The world of French politics has been sullied by sex scandals once again. Will lessons be learned this time?

Sex scandals: Are French politicians really the worst?
Michel Sapin, Denis Baupin and Dominique Strauss-Kahn. Photo:AFP

Same old French politicians. Depressingly familiar. 

These words sum up many of the reactions by foreign observers to the news that two high profile French lawmakers, including the country’s finance minister, had become embroiled in the latest sexual harassment scandals to hit French politics.

Firstly deputy parliamentary speaker Denis Baupin was accused of sexual harassing a number of women over several years, after which police opened an official investigation.

For his part Baupin launched legal action against his accusers.

Then, clearly feeling the heat as the spotlight was shone on the shoddy behaviour of some of France’s political elite, the Finance Minister Michel Sapin issued a mea culpa.

The minister and close ally of President François Hollande admitted he had acted “inappropriately” towards a French journalist during a visit to Davos. He confessed that he “made a comment to a female journalist about her clothing while placing my hand on her back.”

The minister had actually been accused of twanging the elastic on the journalist’s knickers as she bent over to pick up a pen.

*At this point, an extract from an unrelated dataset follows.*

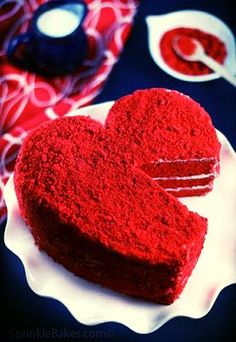 Red Velvet heart cake- perfect!....I knew it was not soooo bad for the diet......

Sapin insisted there was “no sexist intent” although he was widely ridiculed given that only hours earlier he had vehemently denied the accusations and threatened to sue those who repeated them.

The two cases have sparked yet more scrutiny of France’s male politicians and the way they behave – or more to the point misbehave – towards women.

It appears that the change in culture that was meant to take place after all the soul searching following the Dominique Strauss-Kahn scandals may not have come about as it was meant to have.

But while the shocking acts of the French politicians need to be condemned, is the country's political scene really infected by more sexist lecherous men than the world of politics in other countries?

Marie Allibert, the spokeswoman from French feminist organization Osez le Féminisme which is an outspoken critic of the actions of French politicians, believes France may not be worse than anywhere else.

“I don't think sexual harassment in politics is specific to France, there are affairs elsewhere in the western world too,” she told The Local.

“We live in a patriarchal, sexist world, in which sexual assault, harassment and rape are everywhere, on a daily basis. The difference is: we had DSK, and still, we did not learn from it.”

While other countries have had their fair share of political sex scandals it’s clear that France has problems. These problems were identified after the DSK scandal and have not been dealt with.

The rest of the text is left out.